### [Problem to work on]
Turn every line of the records below into a JSON list of strings, one string per line, with blank lines dropped. Leave the pictures out of the list.
* BEGIN Given records *
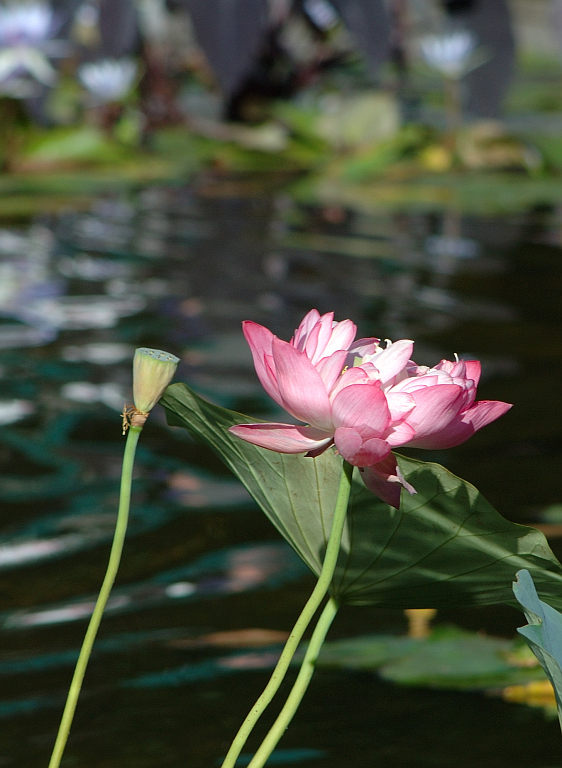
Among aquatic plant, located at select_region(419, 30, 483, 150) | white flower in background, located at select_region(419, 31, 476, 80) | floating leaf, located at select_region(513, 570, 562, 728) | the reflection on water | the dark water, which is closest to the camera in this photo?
floating leaf, located at select_region(513, 570, 562, 728)

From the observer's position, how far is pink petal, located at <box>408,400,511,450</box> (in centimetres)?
41

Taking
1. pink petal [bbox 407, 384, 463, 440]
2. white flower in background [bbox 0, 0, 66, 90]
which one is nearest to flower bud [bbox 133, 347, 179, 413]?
pink petal [bbox 407, 384, 463, 440]

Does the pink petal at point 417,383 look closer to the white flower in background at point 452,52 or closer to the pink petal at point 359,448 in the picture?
the pink petal at point 359,448

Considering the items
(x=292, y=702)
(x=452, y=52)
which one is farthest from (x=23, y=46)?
(x=292, y=702)

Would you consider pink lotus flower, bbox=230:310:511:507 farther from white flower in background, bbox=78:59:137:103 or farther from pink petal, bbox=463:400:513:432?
white flower in background, bbox=78:59:137:103

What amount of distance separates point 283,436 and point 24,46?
3.64 metres

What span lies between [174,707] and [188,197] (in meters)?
2.91

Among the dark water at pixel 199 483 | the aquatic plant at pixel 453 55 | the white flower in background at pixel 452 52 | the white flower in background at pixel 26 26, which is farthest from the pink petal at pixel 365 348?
the white flower in background at pixel 452 52

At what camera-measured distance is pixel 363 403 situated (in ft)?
1.28

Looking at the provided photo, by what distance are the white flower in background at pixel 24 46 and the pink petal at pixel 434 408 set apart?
11.5ft

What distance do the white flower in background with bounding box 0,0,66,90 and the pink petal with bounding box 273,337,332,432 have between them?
3.50 m

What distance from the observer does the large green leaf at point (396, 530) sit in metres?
0.45

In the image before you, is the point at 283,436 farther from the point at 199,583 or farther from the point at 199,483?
the point at 199,483

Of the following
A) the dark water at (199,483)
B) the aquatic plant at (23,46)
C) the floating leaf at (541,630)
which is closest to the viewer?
the floating leaf at (541,630)
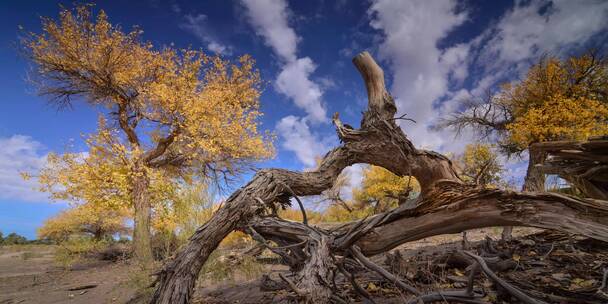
* END Given records *
### [Response to this task]
[
  "Among aquatic plant, located at select_region(419, 30, 483, 150) | white flower in background, located at select_region(419, 31, 476, 80) | floating leaf, located at select_region(513, 570, 562, 728) | the reflection on water | the dark water, which is closest to the camera in this photo?",
  "floating leaf, located at select_region(513, 570, 562, 728)",
  "From the observer's position, how far is pink petal, located at <box>408,400,511,450</box> (in centimetres)?",
  "41",
  "Taking",
  "1. pink petal [bbox 407, 384, 463, 440]",
  "2. white flower in background [bbox 0, 0, 66, 90]",
  "which one is nearest to flower bud [bbox 133, 347, 179, 413]?",
  "pink petal [bbox 407, 384, 463, 440]",
  "Does the pink petal at point 417,383 look closer to the white flower in background at point 452,52 or closer to the pink petal at point 359,448 in the picture?",
  "the pink petal at point 359,448",
  "Considering the items",
  "(x=292, y=702)",
  "(x=452, y=52)",
  "which one is farthest from (x=23, y=46)?",
  "(x=292, y=702)",
  "Would you consider pink lotus flower, bbox=230:310:511:507 farther from white flower in background, bbox=78:59:137:103 or farther from pink petal, bbox=463:400:513:432?",
  "white flower in background, bbox=78:59:137:103",
  "What amount of distance separates point 283,436 and point 24,46?",
  "3.64 metres",
  "What span lies between [174,707] and [188,197] (in meters)?",
  "2.91",
  "Among the dark water at pixel 199 483 | the aquatic plant at pixel 453 55 | the white flower in background at pixel 452 52 | the white flower in background at pixel 26 26, which is farthest from the pink petal at pixel 365 348?",
  "the white flower in background at pixel 452 52",
  "At what camera-measured distance is pixel 363 403 situated (in ft)?",
  "1.28",
  "Looking at the provided photo, by what distance are the white flower in background at pixel 24 46 and the pink petal at pixel 434 408 set apart?",
  "11.5ft",
  "What distance do the white flower in background with bounding box 0,0,66,90 and the pink petal with bounding box 273,337,332,432 have between them?",
  "3.50 m",
  "What distance from the observer does the large green leaf at point (396, 530) sit in metres?",
  "0.45",
  "In the image before you, is the point at 283,436 farther from the point at 199,583 or farther from the point at 199,483?",
  "the point at 199,483",
  "Of the following",
  "A) the dark water at (199,483)",
  "B) the aquatic plant at (23,46)",
  "C) the floating leaf at (541,630)",
  "which is closest to the viewer?",
  "the floating leaf at (541,630)"
]